Il s’agit ici de trouver ces artefacts asiatiques disséminés au milieu du mobilier d’autrefois. Le parcours commence sur les coursives des premiers étages. Le visiteur est piqué au vif par la curiosité de trouver ces objets, mais l’exploration des lieux devient vite un casse-tête chinois pour l’observateur mal avisé…

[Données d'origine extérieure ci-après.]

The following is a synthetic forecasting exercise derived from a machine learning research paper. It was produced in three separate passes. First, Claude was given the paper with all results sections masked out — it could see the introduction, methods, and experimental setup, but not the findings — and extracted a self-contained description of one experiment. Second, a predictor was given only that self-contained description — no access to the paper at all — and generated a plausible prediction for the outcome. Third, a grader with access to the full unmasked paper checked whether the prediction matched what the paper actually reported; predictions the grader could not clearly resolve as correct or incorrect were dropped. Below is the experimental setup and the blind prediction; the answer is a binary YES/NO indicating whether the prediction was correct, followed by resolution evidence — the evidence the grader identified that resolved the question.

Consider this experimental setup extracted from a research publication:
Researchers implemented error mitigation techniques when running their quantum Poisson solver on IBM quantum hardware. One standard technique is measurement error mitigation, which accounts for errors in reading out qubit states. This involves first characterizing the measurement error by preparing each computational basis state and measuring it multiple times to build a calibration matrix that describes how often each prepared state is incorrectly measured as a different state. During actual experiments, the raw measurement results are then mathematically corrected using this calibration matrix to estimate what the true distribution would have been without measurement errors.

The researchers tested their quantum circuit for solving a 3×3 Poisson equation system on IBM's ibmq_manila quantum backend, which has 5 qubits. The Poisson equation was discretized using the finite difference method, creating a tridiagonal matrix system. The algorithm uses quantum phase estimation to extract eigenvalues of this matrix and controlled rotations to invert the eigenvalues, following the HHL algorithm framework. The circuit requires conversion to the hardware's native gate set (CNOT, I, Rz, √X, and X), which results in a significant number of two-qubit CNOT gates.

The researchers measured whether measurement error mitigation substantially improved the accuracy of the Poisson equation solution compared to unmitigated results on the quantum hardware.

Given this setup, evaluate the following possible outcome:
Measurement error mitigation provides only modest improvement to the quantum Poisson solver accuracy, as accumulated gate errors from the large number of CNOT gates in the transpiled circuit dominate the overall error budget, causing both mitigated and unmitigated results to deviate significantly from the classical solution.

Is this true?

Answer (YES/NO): YES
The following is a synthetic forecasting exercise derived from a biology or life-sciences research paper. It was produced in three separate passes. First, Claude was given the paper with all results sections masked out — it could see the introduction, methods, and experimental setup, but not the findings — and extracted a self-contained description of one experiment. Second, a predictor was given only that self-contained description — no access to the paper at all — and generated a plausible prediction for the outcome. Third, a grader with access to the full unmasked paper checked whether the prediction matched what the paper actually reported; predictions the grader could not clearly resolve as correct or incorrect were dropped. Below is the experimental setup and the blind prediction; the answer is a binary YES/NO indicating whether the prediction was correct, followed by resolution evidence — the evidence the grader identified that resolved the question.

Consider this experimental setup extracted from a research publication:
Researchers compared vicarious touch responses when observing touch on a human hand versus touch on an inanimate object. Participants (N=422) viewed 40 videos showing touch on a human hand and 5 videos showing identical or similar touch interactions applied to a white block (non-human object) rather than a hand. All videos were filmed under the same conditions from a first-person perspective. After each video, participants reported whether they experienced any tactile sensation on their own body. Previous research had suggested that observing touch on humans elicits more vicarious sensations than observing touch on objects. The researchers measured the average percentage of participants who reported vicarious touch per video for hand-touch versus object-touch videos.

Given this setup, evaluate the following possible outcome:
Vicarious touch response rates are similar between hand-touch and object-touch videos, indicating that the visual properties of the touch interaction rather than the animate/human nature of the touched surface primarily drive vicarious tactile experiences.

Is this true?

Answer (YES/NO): NO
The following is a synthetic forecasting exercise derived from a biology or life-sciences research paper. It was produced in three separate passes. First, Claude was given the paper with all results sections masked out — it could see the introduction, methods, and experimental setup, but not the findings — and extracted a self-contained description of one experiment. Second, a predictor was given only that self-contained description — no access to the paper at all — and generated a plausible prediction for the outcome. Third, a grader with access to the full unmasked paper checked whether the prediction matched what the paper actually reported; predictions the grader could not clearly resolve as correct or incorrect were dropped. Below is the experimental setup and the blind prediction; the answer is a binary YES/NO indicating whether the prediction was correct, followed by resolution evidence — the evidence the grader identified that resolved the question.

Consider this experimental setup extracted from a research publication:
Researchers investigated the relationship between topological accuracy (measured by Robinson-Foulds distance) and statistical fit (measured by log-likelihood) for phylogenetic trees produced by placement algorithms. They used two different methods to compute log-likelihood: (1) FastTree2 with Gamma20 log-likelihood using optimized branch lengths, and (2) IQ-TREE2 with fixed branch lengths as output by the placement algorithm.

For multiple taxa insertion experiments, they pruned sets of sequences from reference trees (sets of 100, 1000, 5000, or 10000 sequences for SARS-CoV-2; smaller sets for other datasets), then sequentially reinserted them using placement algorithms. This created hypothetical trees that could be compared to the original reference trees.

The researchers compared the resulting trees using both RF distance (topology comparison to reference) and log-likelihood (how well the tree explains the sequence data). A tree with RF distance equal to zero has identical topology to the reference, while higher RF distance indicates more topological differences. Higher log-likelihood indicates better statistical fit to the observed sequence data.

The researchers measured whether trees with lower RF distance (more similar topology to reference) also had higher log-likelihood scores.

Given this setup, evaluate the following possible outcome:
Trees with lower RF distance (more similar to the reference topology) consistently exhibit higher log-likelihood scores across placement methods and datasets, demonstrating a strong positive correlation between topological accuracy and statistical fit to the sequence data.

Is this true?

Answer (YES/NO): NO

D’autant que la visite labyrinthique se poursuit du cinquième au neuvième étage. À soixante mètres d’altitude au-dessus des jardins du Luxembourg, mobilier vintage et design contemporain se confondent avec une sélection de pièces de haute couture et de joaillerie de luxe. Il n’est donc pas étonnant de découvrir le Chiffonnier Anthropomorphe de André Groult aux formes presque humaines côtoyer le costume Trompe-l’œil de Jean-Paul Gaultier et la robe Pleats Please du couturier japonais Issey Miyake. De même qu’un complet en velours Hermès prend place devant le sofa Banane de Jean Royère, conçu dans le même textile. L’envie de s’asseoir sur ces chaises et fauteuils de collection est prégnante tant l’escalade de ces cinq paliers est sportive.

Dans le Pavillon Marsan, le regard du visiteur peut se détourner quelques instants des salles garnies pour se plonger dans la quiétude de la vue imprenable des toits de Paris, du jardin des Tuileries, à la rue de Rivoli. Dans les dédales du MAD, difficile de ne pas tomber amoureux des œuvres d’art exposées sous nos yeux.